(Dataset entries)

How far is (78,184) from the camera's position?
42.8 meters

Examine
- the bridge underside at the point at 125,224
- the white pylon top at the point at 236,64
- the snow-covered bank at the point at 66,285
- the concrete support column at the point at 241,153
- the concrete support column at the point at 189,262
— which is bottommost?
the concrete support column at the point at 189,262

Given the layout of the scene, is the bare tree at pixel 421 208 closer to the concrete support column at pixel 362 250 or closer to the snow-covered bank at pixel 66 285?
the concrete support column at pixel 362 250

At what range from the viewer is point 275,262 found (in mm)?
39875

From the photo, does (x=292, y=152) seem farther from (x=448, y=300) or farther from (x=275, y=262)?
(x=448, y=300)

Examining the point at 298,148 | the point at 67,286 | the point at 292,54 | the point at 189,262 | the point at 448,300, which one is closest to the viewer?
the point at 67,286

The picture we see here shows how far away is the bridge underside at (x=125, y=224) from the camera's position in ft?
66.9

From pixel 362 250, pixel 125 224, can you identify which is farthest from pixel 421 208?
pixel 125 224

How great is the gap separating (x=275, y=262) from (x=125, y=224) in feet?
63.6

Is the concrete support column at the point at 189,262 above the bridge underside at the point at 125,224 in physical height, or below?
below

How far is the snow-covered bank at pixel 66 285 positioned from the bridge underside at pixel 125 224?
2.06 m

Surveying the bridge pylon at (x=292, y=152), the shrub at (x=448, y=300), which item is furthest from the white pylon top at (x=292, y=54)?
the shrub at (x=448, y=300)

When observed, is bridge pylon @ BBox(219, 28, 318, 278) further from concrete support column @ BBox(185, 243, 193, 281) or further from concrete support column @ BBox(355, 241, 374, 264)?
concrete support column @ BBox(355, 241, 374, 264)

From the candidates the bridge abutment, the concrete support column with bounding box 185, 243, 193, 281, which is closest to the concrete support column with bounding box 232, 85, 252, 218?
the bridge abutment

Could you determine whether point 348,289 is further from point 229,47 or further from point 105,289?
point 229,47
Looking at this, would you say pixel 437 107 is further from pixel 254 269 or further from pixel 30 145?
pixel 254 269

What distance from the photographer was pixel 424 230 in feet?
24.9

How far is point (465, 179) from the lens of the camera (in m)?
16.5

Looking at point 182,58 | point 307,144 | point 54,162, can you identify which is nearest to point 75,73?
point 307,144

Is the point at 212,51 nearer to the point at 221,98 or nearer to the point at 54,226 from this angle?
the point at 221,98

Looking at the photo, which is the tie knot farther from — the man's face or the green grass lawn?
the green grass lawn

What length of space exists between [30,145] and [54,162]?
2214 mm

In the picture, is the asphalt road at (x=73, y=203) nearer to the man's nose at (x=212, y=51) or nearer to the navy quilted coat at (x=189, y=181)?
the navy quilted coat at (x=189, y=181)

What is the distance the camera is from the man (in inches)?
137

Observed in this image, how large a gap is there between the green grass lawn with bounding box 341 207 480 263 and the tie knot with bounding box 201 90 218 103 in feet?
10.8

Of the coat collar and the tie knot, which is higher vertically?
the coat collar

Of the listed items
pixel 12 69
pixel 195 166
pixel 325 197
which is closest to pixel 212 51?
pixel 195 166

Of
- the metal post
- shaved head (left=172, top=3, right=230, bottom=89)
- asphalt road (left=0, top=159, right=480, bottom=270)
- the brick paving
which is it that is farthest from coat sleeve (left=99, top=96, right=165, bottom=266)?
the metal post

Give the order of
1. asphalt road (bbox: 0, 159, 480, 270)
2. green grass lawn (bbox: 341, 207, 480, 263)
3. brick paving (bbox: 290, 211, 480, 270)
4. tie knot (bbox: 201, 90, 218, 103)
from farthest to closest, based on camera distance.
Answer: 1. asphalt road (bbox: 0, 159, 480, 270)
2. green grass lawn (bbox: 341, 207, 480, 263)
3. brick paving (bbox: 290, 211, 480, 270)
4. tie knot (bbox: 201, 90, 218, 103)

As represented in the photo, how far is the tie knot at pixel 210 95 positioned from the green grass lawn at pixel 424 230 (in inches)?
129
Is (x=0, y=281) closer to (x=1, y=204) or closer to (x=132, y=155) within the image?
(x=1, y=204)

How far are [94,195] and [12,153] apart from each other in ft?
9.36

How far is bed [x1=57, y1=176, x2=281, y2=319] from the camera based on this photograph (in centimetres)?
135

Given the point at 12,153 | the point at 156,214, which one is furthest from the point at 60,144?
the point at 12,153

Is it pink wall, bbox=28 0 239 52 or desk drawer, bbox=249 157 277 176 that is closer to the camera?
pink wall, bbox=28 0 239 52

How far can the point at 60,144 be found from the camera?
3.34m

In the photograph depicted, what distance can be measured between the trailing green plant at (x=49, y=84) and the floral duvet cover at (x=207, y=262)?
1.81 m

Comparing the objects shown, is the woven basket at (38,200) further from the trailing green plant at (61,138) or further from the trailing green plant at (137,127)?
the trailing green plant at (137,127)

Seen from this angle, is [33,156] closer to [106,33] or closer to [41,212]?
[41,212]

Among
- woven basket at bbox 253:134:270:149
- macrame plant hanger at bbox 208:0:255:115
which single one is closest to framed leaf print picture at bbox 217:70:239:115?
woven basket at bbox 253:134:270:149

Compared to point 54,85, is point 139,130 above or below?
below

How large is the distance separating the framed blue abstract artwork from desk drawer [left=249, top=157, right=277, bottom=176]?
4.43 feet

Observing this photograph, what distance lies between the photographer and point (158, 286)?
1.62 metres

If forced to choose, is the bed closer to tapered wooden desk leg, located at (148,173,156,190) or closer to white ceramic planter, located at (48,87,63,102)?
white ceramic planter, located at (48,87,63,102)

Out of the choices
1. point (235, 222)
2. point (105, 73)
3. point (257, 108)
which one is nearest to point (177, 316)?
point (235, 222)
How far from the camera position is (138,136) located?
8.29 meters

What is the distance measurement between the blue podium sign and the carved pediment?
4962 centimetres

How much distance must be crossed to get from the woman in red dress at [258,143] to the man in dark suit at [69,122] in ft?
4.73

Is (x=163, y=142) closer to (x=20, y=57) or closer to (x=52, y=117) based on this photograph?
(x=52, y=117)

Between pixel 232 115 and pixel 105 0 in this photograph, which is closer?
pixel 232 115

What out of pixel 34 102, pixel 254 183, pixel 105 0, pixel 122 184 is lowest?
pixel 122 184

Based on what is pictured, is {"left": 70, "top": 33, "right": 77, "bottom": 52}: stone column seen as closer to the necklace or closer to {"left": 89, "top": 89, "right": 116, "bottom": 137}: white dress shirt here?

*Exercise directions*.
Transcribe the data from the line containing "Observing this photograph, what" through the last line of the data, keeping every line unchanged.

*Exercise response*.
Observing this photograph, what distance lies between the photographer and point (158, 286)?
1.62 metres

If forced to choose, is the bed closer to tapered wooden desk leg, located at (148,173,156,190) or closer to white ceramic planter, located at (48,87,63,102)?
white ceramic planter, located at (48,87,63,102)

Out of the choices
1. point (235, 222)
2. point (105, 73)
3. point (257, 108)
which one is nearest to point (177, 316)?
point (235, 222)
How far from the camera position is (138,136) located?
8.29 meters

What is the distance measurement between the blue podium sign and the carved pediment?
4962 centimetres

How much distance must be crossed to get from the woman in red dress at [258,143] to the man in dark suit at [69,122] in ft?
4.73

Is (x=163, y=142) closer to (x=20, y=57) or closer to (x=52, y=117) based on this photograph?
(x=52, y=117)

Between pixel 232 115 and pixel 105 0 in this photograph, which is closer?
pixel 232 115

What out of pixel 34 102, pixel 254 183, pixel 105 0, pixel 122 184 is lowest?
pixel 122 184

Based on what is pictured, is {"left": 70, "top": 33, "right": 77, "bottom": 52}: stone column seen as closer to the necklace or closer to {"left": 89, "top": 89, "right": 116, "bottom": 137}: white dress shirt here?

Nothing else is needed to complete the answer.